Abstract:
Supervised learning requires the specification of a loss function to minimise.
While the theory of admissible losses from both a computational and statistical perspective is well-developed,
these offer a panoply of different choices.
In practice, this choice is typically made in an \emph{ad hoc} manner.
In hopes of making this procedure more principled,
the problem of \emph{learning the loss function} for a downstream task (e.g., classification) has garnered recent interest.
However, works in this area have been generally empirical in nature.
In this paper,
we revisit the {\sc SLIsotron} algorithm of Kakade et al. (2011) through a novel lens,
derive a generalisation based on Bregman divergences,
and show how it provides a principled procedure for learning the loss.
In detail,
we cast
{\sc SLIsotron}
as learning a loss from a family of composite square losses.
By interpreting this through the lens of \emph{proper losses},
we derive a generalisation of {\sc SLIsotron} based on Bregman divergences.
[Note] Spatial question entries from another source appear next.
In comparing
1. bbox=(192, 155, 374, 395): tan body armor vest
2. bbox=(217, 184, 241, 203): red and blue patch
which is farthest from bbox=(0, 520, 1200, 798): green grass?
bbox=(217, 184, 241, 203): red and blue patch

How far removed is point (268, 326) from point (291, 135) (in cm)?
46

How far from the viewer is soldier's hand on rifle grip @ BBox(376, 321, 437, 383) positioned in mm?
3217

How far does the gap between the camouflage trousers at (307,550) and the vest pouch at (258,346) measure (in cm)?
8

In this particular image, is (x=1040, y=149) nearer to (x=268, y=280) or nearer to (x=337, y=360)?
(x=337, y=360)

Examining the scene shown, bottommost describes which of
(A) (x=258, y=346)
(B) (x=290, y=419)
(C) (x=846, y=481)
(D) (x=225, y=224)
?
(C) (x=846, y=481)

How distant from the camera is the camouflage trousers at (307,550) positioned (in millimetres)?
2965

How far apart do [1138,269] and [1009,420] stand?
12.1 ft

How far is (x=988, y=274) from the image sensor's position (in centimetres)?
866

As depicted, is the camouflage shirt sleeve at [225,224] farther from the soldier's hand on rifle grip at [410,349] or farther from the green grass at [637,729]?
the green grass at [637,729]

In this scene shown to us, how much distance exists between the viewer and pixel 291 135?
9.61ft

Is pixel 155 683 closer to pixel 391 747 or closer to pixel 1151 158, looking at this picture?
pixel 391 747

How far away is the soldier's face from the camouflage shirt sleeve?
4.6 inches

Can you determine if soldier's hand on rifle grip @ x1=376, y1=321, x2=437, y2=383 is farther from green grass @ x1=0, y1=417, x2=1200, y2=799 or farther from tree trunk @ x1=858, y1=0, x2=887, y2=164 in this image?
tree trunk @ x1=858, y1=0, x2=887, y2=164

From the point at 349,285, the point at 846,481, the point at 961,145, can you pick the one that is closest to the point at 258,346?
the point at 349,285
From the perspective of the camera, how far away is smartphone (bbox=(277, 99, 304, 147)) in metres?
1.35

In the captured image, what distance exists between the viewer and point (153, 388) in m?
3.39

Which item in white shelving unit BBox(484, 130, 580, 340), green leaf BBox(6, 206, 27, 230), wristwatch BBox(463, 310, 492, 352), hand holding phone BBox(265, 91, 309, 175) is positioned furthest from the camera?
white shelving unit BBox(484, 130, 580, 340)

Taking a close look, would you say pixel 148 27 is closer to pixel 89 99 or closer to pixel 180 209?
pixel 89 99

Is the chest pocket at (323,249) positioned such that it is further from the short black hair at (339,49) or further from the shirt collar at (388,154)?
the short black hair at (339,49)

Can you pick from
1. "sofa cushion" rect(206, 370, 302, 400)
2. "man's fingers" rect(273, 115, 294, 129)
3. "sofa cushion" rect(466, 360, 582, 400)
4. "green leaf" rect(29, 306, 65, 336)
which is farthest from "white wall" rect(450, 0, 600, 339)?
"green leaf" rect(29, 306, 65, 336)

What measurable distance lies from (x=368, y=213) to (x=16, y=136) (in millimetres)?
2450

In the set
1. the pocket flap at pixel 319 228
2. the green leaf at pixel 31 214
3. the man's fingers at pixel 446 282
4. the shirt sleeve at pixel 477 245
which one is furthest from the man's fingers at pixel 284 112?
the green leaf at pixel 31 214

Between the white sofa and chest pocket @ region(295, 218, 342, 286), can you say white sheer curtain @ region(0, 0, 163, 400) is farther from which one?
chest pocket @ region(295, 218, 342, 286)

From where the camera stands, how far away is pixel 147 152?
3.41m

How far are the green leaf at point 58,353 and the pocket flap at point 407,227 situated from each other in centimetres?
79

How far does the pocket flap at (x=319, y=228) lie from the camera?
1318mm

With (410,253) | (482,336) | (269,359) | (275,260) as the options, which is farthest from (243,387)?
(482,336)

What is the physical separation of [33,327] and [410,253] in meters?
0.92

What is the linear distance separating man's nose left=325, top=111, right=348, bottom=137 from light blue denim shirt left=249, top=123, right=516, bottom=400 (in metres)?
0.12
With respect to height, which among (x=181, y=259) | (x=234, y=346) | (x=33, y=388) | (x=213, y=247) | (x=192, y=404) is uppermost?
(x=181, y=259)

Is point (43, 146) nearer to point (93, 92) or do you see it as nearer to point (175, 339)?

The resulting {\sc BregmanTron} algorithm
jointly learns the loss along with the classifier.
It comes equipped with a simple guarantee of convergence for the loss it learns, and its set of possible outputs comes with a guarantee of agnostic approximability of Bayes rule.
Experiments indicate that the {\sc BregmanTron} significantly outperforms the {\sc SLIsotron}, and that the loss it learns can be minimized by other algorithms for different tasks, thereby opening the interesting problem of \textit{loss transfer} between domains.